Mathilda raised his head with a hand and fed him more of the bitter-sweet herbal tea. The low gutter of the lamp on the bedside table underlit her face, bringing out the strong contours, and highlighting small green flecks in her hazel-brown eyes. The acrid scent and taste of the liquid were comforting, and the heat relaxed him a little as it made its way down to his grateful stomach.
"Your problem is you're used to being Lugh come again," she said severely, when she'd turned back from replacing the kettle on the stove. "And now you're not, for a while."
He rolled his head on the pillow and smiled a little at her. She looked a bit shocked, which meant he wasn't doing it as well as he'd hoped.
"I had a vision, anamchara," he said, and waited for a little, until the herbs took some of the ache away.
"Well, your family is prone to them!" she said, and smoothed a lock of hair back from his forehead.
"While we were in the cave," he said. "I thought I was dead for a moment, and on the trail to the Summerlands with the Dread Lord. Then I met-"
She swallowed and crossed herself when the tale was done.

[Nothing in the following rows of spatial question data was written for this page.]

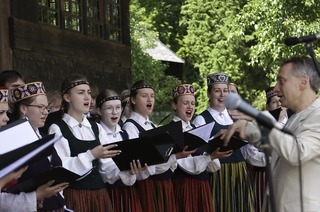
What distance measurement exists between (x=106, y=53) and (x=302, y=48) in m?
3.50

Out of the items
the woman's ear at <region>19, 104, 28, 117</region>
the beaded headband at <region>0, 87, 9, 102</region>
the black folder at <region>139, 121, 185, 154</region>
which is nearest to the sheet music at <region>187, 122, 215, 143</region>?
the black folder at <region>139, 121, 185, 154</region>

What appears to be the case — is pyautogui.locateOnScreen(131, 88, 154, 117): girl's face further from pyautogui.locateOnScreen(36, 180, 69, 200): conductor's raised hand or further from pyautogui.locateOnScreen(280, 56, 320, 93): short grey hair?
pyautogui.locateOnScreen(280, 56, 320, 93): short grey hair

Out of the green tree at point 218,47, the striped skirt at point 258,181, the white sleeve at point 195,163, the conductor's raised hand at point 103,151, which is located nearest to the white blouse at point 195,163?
the white sleeve at point 195,163

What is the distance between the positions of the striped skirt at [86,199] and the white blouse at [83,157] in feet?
0.52

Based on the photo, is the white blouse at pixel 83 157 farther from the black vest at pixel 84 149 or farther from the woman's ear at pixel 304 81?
the woman's ear at pixel 304 81

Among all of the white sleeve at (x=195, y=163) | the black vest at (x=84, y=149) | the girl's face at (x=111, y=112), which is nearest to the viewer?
the black vest at (x=84, y=149)

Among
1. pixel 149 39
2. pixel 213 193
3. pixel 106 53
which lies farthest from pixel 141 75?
pixel 213 193

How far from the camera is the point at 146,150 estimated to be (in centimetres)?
563

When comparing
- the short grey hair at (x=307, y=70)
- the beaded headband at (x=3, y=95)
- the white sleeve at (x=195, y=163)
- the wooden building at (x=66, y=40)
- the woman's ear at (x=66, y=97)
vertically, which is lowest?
the white sleeve at (x=195, y=163)

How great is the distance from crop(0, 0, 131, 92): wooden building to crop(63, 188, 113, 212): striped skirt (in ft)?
10.7

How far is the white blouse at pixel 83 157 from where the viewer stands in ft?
17.6

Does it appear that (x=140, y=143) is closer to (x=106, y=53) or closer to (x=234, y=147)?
(x=234, y=147)

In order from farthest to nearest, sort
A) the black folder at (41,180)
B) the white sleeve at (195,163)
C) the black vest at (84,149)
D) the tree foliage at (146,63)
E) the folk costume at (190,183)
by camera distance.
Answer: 1. the tree foliage at (146,63)
2. the folk costume at (190,183)
3. the white sleeve at (195,163)
4. the black vest at (84,149)
5. the black folder at (41,180)

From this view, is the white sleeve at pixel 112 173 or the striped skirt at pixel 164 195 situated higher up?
the white sleeve at pixel 112 173
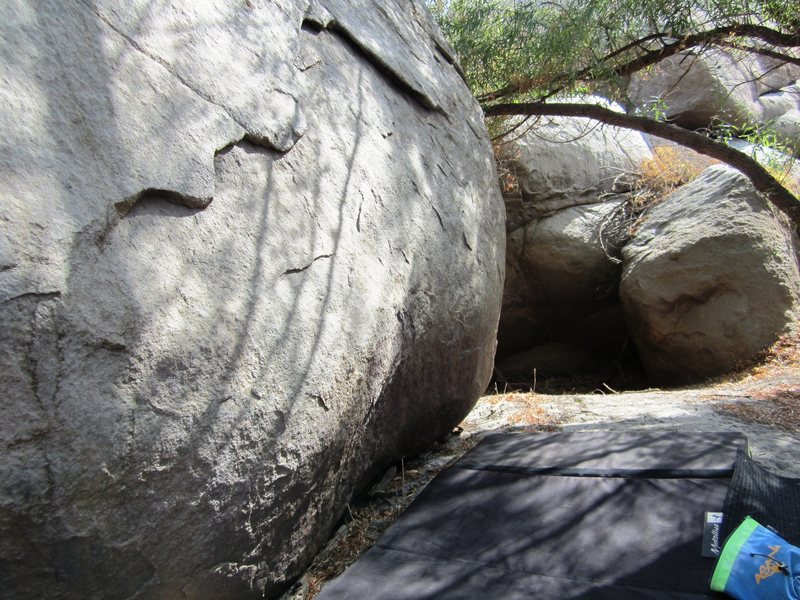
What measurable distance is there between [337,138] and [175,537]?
4.47 ft

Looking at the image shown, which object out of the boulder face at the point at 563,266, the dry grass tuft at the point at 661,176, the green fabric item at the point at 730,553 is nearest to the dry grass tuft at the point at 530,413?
the green fabric item at the point at 730,553

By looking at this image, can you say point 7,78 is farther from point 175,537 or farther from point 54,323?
point 175,537

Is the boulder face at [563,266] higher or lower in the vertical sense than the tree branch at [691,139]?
lower

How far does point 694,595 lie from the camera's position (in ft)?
5.82

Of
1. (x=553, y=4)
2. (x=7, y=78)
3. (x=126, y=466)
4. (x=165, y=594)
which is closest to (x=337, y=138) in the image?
(x=7, y=78)

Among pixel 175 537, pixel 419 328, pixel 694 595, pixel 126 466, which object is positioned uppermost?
pixel 419 328

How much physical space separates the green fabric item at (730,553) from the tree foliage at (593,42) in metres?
3.63

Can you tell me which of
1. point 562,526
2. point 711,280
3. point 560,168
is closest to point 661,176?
point 560,168

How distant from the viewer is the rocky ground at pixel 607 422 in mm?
2494

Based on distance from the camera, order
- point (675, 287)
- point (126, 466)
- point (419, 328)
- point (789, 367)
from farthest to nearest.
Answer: point (675, 287), point (789, 367), point (419, 328), point (126, 466)

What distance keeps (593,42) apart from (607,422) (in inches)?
112

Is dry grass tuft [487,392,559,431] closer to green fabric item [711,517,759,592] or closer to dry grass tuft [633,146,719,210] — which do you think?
green fabric item [711,517,759,592]

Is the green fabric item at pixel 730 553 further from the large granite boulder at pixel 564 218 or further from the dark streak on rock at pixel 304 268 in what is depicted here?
the large granite boulder at pixel 564 218

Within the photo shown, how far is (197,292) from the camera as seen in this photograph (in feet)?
5.74
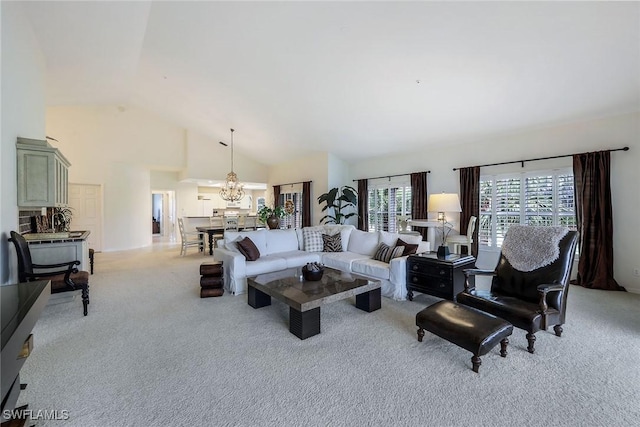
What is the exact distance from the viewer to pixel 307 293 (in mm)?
2941

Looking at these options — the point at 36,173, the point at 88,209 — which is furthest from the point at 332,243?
the point at 88,209

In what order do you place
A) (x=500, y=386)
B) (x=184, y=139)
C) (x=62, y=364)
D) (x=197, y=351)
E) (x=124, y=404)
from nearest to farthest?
(x=124, y=404) → (x=500, y=386) → (x=62, y=364) → (x=197, y=351) → (x=184, y=139)

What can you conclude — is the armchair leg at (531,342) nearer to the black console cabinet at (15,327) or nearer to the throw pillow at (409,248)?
the throw pillow at (409,248)

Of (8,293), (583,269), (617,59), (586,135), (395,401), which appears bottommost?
(395,401)

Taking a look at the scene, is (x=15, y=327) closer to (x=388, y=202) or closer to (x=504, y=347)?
(x=504, y=347)

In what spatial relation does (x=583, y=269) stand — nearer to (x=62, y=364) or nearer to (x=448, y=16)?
(x=448, y=16)

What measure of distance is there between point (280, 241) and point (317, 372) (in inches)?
125

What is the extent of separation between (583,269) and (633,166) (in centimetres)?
165

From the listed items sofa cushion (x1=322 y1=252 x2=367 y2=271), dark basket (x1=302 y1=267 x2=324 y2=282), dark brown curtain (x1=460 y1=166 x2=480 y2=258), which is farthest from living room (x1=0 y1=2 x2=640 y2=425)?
sofa cushion (x1=322 y1=252 x2=367 y2=271)

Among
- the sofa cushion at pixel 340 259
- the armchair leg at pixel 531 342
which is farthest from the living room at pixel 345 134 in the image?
the sofa cushion at pixel 340 259

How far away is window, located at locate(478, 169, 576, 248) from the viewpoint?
4.69m

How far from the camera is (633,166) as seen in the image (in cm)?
408

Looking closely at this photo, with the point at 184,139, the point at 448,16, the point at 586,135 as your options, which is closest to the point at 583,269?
the point at 586,135

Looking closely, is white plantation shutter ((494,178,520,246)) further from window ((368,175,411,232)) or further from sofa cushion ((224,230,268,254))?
sofa cushion ((224,230,268,254))
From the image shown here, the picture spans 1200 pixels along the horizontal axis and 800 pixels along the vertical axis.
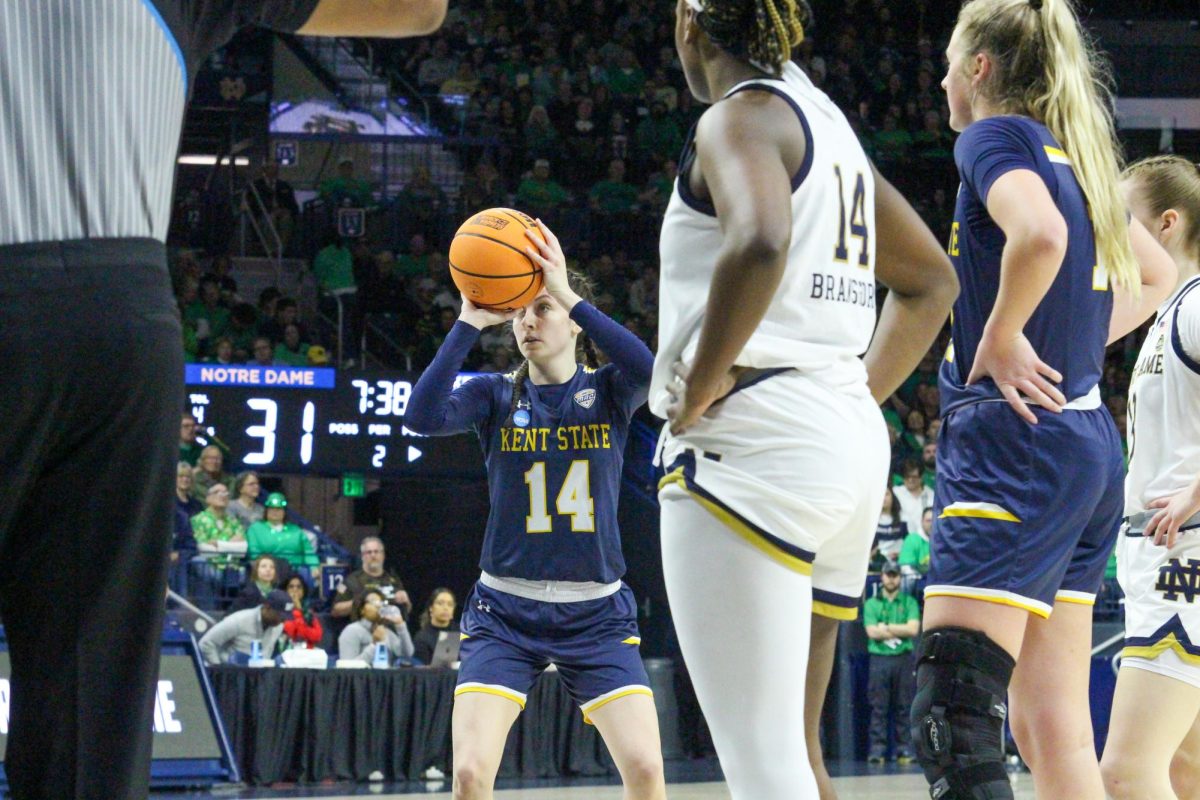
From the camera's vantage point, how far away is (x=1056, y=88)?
11.8 ft

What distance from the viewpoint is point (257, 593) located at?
11.9 metres

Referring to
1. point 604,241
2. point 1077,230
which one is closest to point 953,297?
point 1077,230

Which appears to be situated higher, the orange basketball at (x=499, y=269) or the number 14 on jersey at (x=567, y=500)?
the orange basketball at (x=499, y=269)

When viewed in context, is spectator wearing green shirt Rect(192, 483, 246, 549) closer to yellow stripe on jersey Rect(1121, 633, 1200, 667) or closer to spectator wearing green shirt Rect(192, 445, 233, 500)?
spectator wearing green shirt Rect(192, 445, 233, 500)

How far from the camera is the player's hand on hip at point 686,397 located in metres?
2.58

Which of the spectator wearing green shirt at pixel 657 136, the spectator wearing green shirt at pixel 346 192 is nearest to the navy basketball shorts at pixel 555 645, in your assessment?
the spectator wearing green shirt at pixel 346 192

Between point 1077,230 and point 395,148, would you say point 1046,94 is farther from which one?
point 395,148

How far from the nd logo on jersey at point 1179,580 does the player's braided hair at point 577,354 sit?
206cm

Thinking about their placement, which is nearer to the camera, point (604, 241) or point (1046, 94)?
point (1046, 94)

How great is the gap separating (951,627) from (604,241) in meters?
15.1

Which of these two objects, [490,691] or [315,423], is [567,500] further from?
[315,423]

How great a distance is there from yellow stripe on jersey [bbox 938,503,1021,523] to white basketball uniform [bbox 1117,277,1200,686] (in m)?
0.92

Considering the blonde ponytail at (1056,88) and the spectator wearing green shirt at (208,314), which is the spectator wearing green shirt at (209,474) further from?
the blonde ponytail at (1056,88)

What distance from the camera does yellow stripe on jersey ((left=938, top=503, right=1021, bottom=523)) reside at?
3.42m
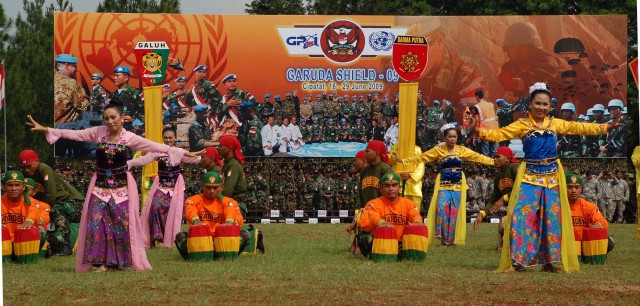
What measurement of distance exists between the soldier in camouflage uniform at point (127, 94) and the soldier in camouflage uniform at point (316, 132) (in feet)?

"It might have been just a dream," she said.
His smile quirked a little. "I doubt it. But it made me realize something. Ignatius planted the thought in me, that night we rescued you, but now I know it's true."
"What?"
His eyes went to the shadowed rafters and planks of the ceiling. "That this journey's end is my own death," he said softly. "I am walking towards a sword indeed; and to take it up is to take up my own mortality. All our perils and struggle just bring the altar and the knife closer."